# SET EXERCISE A:
Please repeat the rows below with "Giemsa" swapped for "Leishman" wherever it appears in them, leaving every other word unchanged.

# PASSAGE PROVIDED:

Recognizing an omen is one thing, translating it into a course of action is another. The chatelaine, hereditary ruler of the city, goes on a rare walk outside her palace and sees a beautiful teenage girl named Octavia on the side of the road. That light in the sky meant the world is changing, she reasons, and this meeting has the feeling of fate. She orders her servants to take the girl with them when they return to the palace. This is something of a scandal, for Octavia is a "kholic" and therefore outcast, but the chatelaine ignores her servants' protests. None of them notice Octavia's twin brother Nahid, though he was standing next to her the whole time. Seeing his sister capriciously taken to the palace is the last straw for Nahid after a lifetime of discrimination and prejudice. In Nowy Solum, the blood of newborn children is tested, and if there is too much black bile (melancholia) they are taken from their families and put into ghettos, their faces tattooed to mark them as fit for only menial and degrading labor. Nahid's passionate anger attracts a "hemo" (normal blood) girl to his cause, and together they sneak into the palace and steal one of the chatelaine's "pets," a winged, talking baby. This, in turn, causes the chatelaine to send Octavia down to the palace dungeons to give the residue of a dream to the legendary monster imprisoned there, the fecund of the title.

Despite being the subject of many rumors, few have ever spoken with the fecund, but the reader knows her already. The fecund is simultaneously a swamp monster several times larger than a human, a fertility-aspected minor deity, a very intelligent if absent-minded and overly loquacious conversationalist, and the novel's narrator. The story is told in third person, and the fecund is a character in the story, but a few sections near the beginning make it clear this is a story told by the fecund as well. The fecund's exact abilities and even her appearance are never made clear, save for one power that has made her useful to the rulers of Nowy Solum for generations: when fed with the residue of a dream, she becomes pregnant and eventually gives birth to that dream made flesh.

[Data entries]
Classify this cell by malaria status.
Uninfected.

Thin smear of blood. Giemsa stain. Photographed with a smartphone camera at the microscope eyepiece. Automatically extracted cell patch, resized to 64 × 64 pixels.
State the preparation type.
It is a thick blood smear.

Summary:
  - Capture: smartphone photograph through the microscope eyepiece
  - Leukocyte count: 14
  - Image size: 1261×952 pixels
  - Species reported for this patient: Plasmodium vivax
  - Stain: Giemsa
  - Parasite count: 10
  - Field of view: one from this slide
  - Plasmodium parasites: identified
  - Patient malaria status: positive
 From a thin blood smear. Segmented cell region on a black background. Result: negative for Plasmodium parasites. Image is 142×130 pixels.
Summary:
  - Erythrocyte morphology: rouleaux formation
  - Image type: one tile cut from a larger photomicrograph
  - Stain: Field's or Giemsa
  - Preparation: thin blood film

# SET EXERCISE B:
From the novel review above, copy word for word the part that opens with the words containing "Despite being the" and closes with "dream made flesh.".

# CORRECT RESULT A:
Classify this cell by malaria status.
Uninfected.

Thin smear of blood. Leishman stain. Photographed with a smartphone camera at the microscope eyepiece. Automatically extracted cell patch, resized to 64 × 64 pixels.
State the preparation type.
It is a thick blood smear.

Summary:
  - Capture: smartphone photograph through the microscope eyepiece
  - Leukocyte count: 14
  - Image size: 1261×952 pixels
  - Species reported for this patient: Plasmodium vivax
  - Stain: Leishman
  - Parasite count: 10
  - Field of view: one from this slide
  - Plasmodium parasites: identified
  - Patient malaria status: positive
 From a thin blood smear. Segmented cell region on a black background. Result: negative for Plasmodium parasites. Image is 142×130 pixels.
Summary:
  - Erythrocyte morphology: rouleaux formation
  - Image type: one tile cut from a larger photomicrograph
  - Stain: Field's or Leishman
  - Preparation: thin blood film

# CORRECT RESULT B:
Despite being the subject of many rumors, few have ever spoken with the fecund, but the reader knows her already. The fecund is simultaneously a swamp monster several times larger than a human, a fertility-aspected minor deity, a very intelligent if absent-minded and overly loquacious conversationalist, and the novel's narrator. The story is told in third person, and the fecund is a character in the story, but a few sections near the beginning make it clear this is a story told by the fecund as well. The fecund's exact abilities and even her appearance are never made clear, save for one power that has made her useful to the rulers of Nowy Solum for generations: when fed with the residue of a dream, she becomes pregnant and eventually gives birth to that dream made flesh.